● WHAT IS BEING ASKED:
Only the lines from the one containing "body_size: 132" to the end of the records belong in the output; print them exactly.

Plain-text document sources:
• • • •
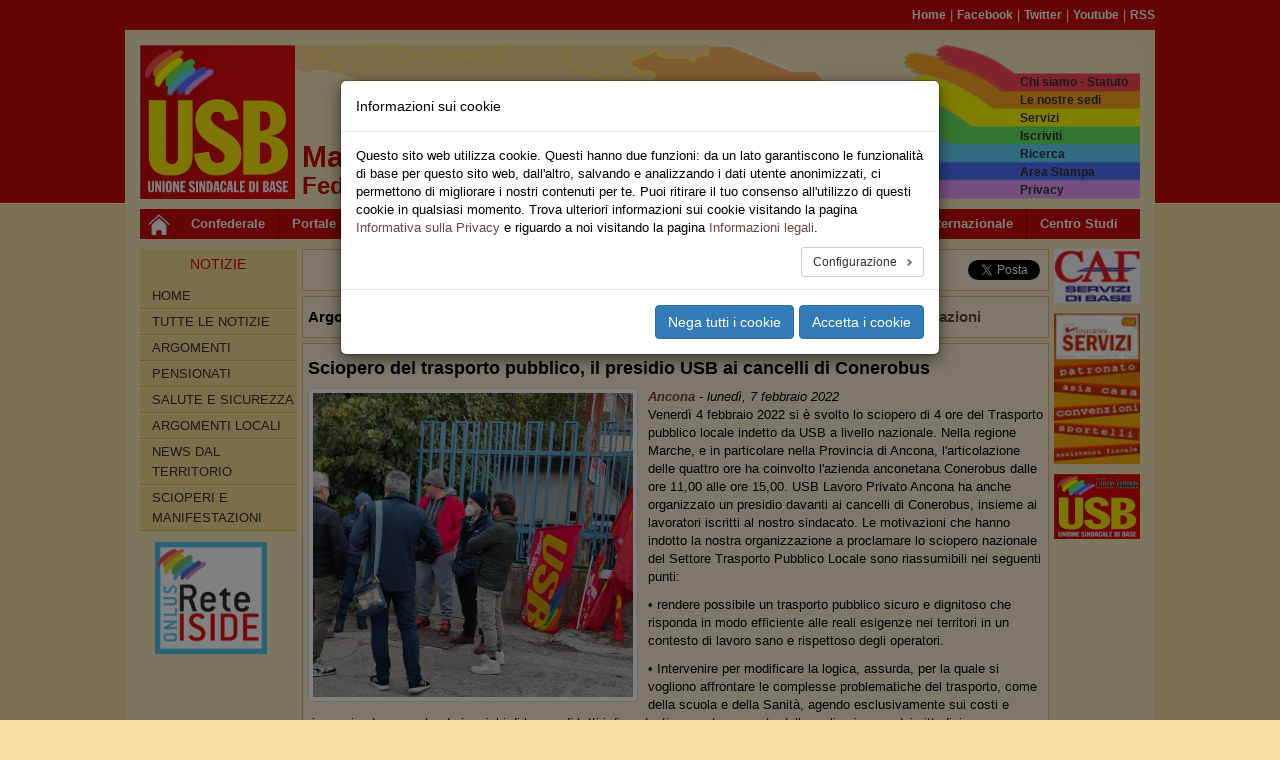

--- FILE ---
content_type: text/css; charset=utf-8
request_url: https://marche.usb.it/typo3temp/assets/compressed/9e5b7cf157-363efa1f638531ee9194987a768f1d0b.css?1741937718
body_size: 132
content:
header{background-image:url(/typo3conf/ext/usb_territori/Resources/Public/Images/Banner/marche_banner.jpg);background-repeat:no-repeat;}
• • • •
● RESULT FOR THIS EXERCISE:
body_size: 132
content:
header{background-image:url(/typo3conf/ext/usb_territori/Resources/Public/Images/Banner/marche_banner.jpg);background-repeat:no-repeat;}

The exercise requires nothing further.